[RECORD EXTRACTS]
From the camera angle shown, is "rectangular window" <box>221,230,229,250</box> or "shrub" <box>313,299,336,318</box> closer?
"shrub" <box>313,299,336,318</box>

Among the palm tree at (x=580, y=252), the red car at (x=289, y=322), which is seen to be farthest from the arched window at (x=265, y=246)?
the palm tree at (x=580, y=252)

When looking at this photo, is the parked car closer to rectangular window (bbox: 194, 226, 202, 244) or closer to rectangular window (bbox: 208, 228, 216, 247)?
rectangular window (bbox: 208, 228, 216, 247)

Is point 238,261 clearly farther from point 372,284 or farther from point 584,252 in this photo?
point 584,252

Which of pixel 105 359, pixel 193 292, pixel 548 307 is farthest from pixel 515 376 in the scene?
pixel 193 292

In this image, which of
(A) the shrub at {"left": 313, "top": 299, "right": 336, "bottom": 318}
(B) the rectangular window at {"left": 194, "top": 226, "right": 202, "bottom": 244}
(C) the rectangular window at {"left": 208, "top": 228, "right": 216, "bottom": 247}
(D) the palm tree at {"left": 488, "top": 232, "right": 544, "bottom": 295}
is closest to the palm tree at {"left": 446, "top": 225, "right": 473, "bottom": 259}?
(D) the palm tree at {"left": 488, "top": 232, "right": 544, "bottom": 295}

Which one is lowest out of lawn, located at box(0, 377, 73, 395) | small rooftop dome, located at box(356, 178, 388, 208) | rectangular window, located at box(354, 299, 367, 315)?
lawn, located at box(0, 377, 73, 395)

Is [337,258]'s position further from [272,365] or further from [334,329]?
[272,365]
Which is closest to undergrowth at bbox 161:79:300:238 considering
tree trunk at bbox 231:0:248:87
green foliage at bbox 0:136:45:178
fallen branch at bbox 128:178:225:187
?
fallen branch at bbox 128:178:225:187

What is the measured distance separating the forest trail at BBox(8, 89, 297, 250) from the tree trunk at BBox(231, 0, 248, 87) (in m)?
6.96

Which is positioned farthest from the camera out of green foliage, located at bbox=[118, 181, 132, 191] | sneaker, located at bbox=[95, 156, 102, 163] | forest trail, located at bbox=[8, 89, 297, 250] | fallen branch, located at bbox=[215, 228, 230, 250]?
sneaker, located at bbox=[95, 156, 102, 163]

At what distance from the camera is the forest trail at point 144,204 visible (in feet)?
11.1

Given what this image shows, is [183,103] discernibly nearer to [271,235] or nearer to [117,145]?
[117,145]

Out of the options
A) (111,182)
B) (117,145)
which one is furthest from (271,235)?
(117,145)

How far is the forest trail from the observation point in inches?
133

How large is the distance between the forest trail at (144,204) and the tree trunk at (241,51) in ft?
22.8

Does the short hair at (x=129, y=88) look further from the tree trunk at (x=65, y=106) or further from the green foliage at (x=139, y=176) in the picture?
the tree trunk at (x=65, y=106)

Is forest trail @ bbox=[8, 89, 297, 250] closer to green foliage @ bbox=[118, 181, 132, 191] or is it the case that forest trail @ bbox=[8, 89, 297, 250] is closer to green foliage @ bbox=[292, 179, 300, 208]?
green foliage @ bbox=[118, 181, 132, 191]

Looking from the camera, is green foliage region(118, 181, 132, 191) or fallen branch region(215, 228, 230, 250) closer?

[TASK STATEMENT]
Transcribe the data above in full, exactly.

[RESULT OF THE EXERCISE]
From the camera angle shown, is "rectangular window" <box>221,230,229,250</box> or "shrub" <box>313,299,336,318</box> closer?
"shrub" <box>313,299,336,318</box>

Among the palm tree at (x=580, y=252), the red car at (x=289, y=322), which is seen to be farthest from the arched window at (x=265, y=246)?
the palm tree at (x=580, y=252)

When looking at this photo, is the parked car closer to rectangular window (bbox: 194, 226, 202, 244) or closer to rectangular window (bbox: 208, 228, 216, 247)?
rectangular window (bbox: 208, 228, 216, 247)

Is point 238,261 clearly farther from point 372,284 or farther from point 584,252 in this photo?
point 584,252

Which of pixel 105 359, pixel 193 292, pixel 548 307 is farthest from pixel 515 376 in the scene?
pixel 193 292

In this image, which of
(A) the shrub at {"left": 313, "top": 299, "right": 336, "bottom": 318}
(B) the rectangular window at {"left": 194, "top": 226, "right": 202, "bottom": 244}
(C) the rectangular window at {"left": 208, "top": 228, "right": 216, "bottom": 247}
(D) the palm tree at {"left": 488, "top": 232, "right": 544, "bottom": 295}
is closest to the palm tree at {"left": 446, "top": 225, "right": 473, "bottom": 259}?
(D) the palm tree at {"left": 488, "top": 232, "right": 544, "bottom": 295}

Which one is lowest out of lawn, located at box(0, 377, 73, 395) | small rooftop dome, located at box(356, 178, 388, 208) | rectangular window, located at box(354, 299, 367, 315)?
lawn, located at box(0, 377, 73, 395)

Is [337,258]'s position further from [272,365] or further from [334,329]?
[272,365]
Which is closest to undergrowth at bbox 161:79:300:238 considering
tree trunk at bbox 231:0:248:87
green foliage at bbox 0:136:45:178
fallen branch at bbox 128:178:225:187
?
fallen branch at bbox 128:178:225:187

What is the measured distance separating the forest trail at BBox(8, 89, 297, 250) from the tree trunk at BBox(231, 0, 248, 87) (in m)?
6.96

Which is positioned farthest from the camera out of green foliage, located at bbox=[118, 181, 132, 191] | sneaker, located at bbox=[95, 156, 102, 163] | forest trail, located at bbox=[8, 89, 297, 250] | fallen branch, located at bbox=[215, 228, 230, 250]?
sneaker, located at bbox=[95, 156, 102, 163]

At what distance from the camera is the forest trail at point 144,204 visible (in feet)?
11.1

Given what this image shows, is [183,103] discernibly nearer to [271,235] or nearer to [117,145]?
[117,145]

Out of the options
A) (111,182)
B) (117,145)
which one is furthest from (271,235)?
(117,145)

How far is the forest trail from the observation point in inches?
133

How large is the distance between the forest trail at (144,204) and the tree trunk at (241,51) in ft?
22.8

Does the short hair at (x=129, y=88) look further from the tree trunk at (x=65, y=106) or further from the green foliage at (x=139, y=176) in the picture?
the tree trunk at (x=65, y=106)

Is forest trail @ bbox=[8, 89, 297, 250] closer to green foliage @ bbox=[118, 181, 132, 191] or is it the case that forest trail @ bbox=[8, 89, 297, 250] is closer to green foliage @ bbox=[292, 179, 300, 208]?
green foliage @ bbox=[118, 181, 132, 191]

Looking from the camera, is green foliage region(118, 181, 132, 191) or fallen branch region(215, 228, 230, 250) closer?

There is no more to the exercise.